The connection between the 36 labels and the second label is established through the graph created by the MPI. Each MPI will perform local connected component labeling (CCL) at the boundaries of its regions, utilizing the concept of ghost layers. A ghost layer is the first layer of voxels outside the MPI domain, which allows for local 2D CCL to be executed between these layers.

For instance, at the boundary of MPI MIN, it will send a message to the master MPI that includes the identifiers of the connected cells both inside and outside its spatial zone. If the label 36 is connected to label 25, MPI MIN will report this connection as "36-25." It also recognizes that label 25 is connected to label 3, thus reporting the root of the connected component. This process is repeated for other labels, such as 39 reporting "39-25" and then "25-43."

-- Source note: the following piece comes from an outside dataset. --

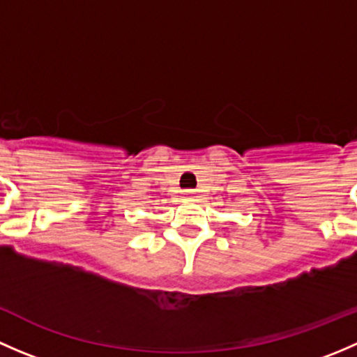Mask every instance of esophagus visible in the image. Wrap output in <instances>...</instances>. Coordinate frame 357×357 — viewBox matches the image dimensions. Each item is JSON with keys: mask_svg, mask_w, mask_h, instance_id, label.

Subsequently, the master MPI consolidates this information from all MPIs, reducing it to a single message that reflects the global connection. This allows for the local graphs of each MPI to be summarized effectively.

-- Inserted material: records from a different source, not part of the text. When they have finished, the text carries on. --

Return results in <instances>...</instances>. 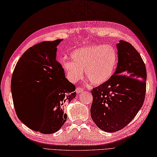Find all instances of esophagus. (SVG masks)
<instances>
[{
    "label": "esophagus",
    "mask_w": 157,
    "mask_h": 157,
    "mask_svg": "<svg viewBox=\"0 0 157 157\" xmlns=\"http://www.w3.org/2000/svg\"><path fill=\"white\" fill-rule=\"evenodd\" d=\"M83 91H84V89L82 88H81V87H77V89H76V91H77L78 94L82 93Z\"/></svg>",
    "instance_id": "esophagus-1"
}]
</instances>
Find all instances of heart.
Returning a JSON list of instances; mask_svg holds the SVG:
<instances>
[{
    "mask_svg": "<svg viewBox=\"0 0 157 157\" xmlns=\"http://www.w3.org/2000/svg\"><path fill=\"white\" fill-rule=\"evenodd\" d=\"M70 60H65L62 66L66 78L71 82H76L82 77L96 86L109 81L114 73L118 62L116 48L111 45H93L73 51Z\"/></svg>",
    "mask_w": 157,
    "mask_h": 157,
    "instance_id": "obj_1",
    "label": "heart"
}]
</instances>
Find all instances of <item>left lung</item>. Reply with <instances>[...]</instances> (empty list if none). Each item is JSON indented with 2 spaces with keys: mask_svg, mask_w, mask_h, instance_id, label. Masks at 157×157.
<instances>
[{
  "mask_svg": "<svg viewBox=\"0 0 157 157\" xmlns=\"http://www.w3.org/2000/svg\"><path fill=\"white\" fill-rule=\"evenodd\" d=\"M117 48L115 73L108 82L91 91V118L108 132L121 130L133 120L143 105L146 91V68L138 52L123 40Z\"/></svg>",
  "mask_w": 157,
  "mask_h": 157,
  "instance_id": "left-lung-1",
  "label": "left lung"
}]
</instances>
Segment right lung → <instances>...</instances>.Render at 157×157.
<instances>
[{
    "label": "right lung",
    "instance_id": "right-lung-1",
    "mask_svg": "<svg viewBox=\"0 0 157 157\" xmlns=\"http://www.w3.org/2000/svg\"><path fill=\"white\" fill-rule=\"evenodd\" d=\"M62 41H43L30 47L19 58L12 77L18 118L42 134L56 132L62 127L67 120L64 106L76 97L75 86L66 78L56 59V47Z\"/></svg>",
    "mask_w": 157,
    "mask_h": 157
}]
</instances>
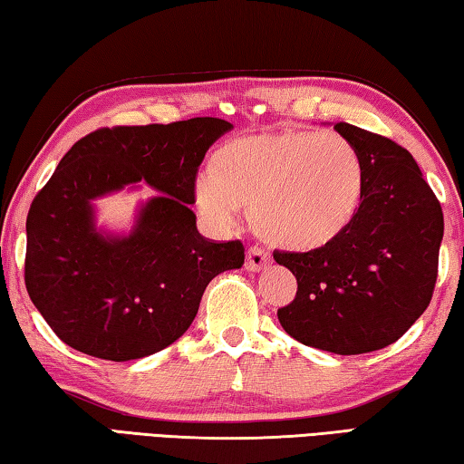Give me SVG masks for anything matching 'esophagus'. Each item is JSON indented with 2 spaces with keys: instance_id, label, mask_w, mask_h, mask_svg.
Returning a JSON list of instances; mask_svg holds the SVG:
<instances>
[{
  "instance_id": "obj_1",
  "label": "esophagus",
  "mask_w": 464,
  "mask_h": 464,
  "mask_svg": "<svg viewBox=\"0 0 464 464\" xmlns=\"http://www.w3.org/2000/svg\"><path fill=\"white\" fill-rule=\"evenodd\" d=\"M268 264H270V254H268V251H264L262 247H251V249L247 251L246 270H249V272H260V270H264Z\"/></svg>"
}]
</instances>
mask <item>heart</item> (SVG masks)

In summary, the algorithm involves multiple steps where all workers are engaged in processing. The left side of the slide outlines these steps, while the right side presents a graph indicating the number of active workers and their respective timeframes. Initially, all workers are operational; however, a bottleneck may occur during the information reduction phase at the boundaries, potentially leading to traffic congestion in the MPI system. It is crucial to assess whether this presents a problem for the scalability of our algorithm.